Blood’s a Rover is the closing chapter in Ellroy’s Underground USA trilogy, which has been set during 15 of the most volatile years of American history—1958 to 1972—bookended by the beginning of and what was arguably the end of the civil rights movement. In between are the Cuban Revolution, the rise and fall of the Kennedys and their complicated history with the mob, the paranoid delusions of J. Edgar Hoover and Howard Hughes, the birth of Las Vegas, the Vietnam War, the last gasps of the Ku Klux Klan, and the arrival of hard drugs in African American ghettoes.

To a writer like James Ellroy, there are no coincidences in this perfect storm. Furthermore, no one is innocent. Every one of his main characters is at least somewhat despicable. They do horrific things to serve a larger cause. A few of them struggle with issues of redemption. Many of them don’t.

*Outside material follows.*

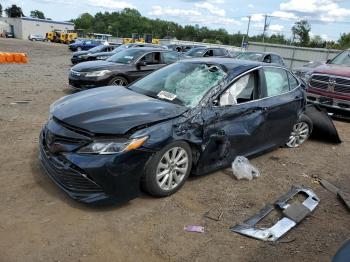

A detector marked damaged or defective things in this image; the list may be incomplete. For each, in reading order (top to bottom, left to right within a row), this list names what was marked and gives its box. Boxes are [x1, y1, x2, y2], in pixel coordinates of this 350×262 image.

Blood’s a Rover suffers next to its predecessors—1995’s American Tabloid and 2001’s The Cold Six Thousand—in part because of historical happenstance. Being set between 1968 and 1972—immediately after the MLK and RFK assassinations, just before Watergate—Ellroy is stripped of the high-stakes drama that drove the first two books in this trilogy. Instead, he’s concerned with the FBI’s infiltration of the Black Panthers and other militant groups in L.A., and a mob plan to turn the Dominican Republic into an offshore gambling paradise a la pre-1958 Cuba. Nixon and Hoover make cameos, but Ellroy doesn’t play as dangerously with well-known figures as he did in the first two books. There are two threads that run through the 640-page novel: an elusive and evasive woman who holds the answers to puzzles that most of the five main male characters crave, and a mysterious armoured car heist in 1964 that sets up several of the subplots. Those are explicit; less so is the fallout from Martin Luther King’s assassination, which haunts two of the main characters here who—Ellroy alleged in The Cold Six Thousand—did Hoover’s dirty work by setting up the hit.

With each successive novel, Ellroy keeps publicly threatening to make them bigger, more complex, more volatile. But this one loses focus far too often. He suffered a breakdown before finishing it, which he discusses openly in the media. He also fell in love, ending years of admitted sexual frustration (apparently the topic of his next memoir), and he told the Toronto Star that “women will flip” for Blood’s a Rover—a typically hyperbolic claim from Ellroy. Blood’s a Rover does feature men whose mercenary actions are tempered by their love of women—one of the women is black, the other two are leftist activists. And while the effect of that on the narrative is evident once the book is finished and judged from a distance, it’s hard to notice amidst the cavalcade of dirty deeds, litres of bile and the vile actions that punctuate every second page of the novel.

No one feels good after reading an Ellroy novel, but one always feels satisfied after a white-knuckle, morally challenged thrill ride through American history. This time out, Ellroy has a point to prove but can’t stop himself from pulling the plot in every direction at once. There are too many extraneous minor characters, and Ellroy’s writing style is so sparse that it’s easy to miss major events without re-reading pages. Perhaps the novel improves on a second reading—if you’re willing to subject yourself to it more than once.

It’s best that he’s putting this thread to rest; it’s time to see where else his talents take him.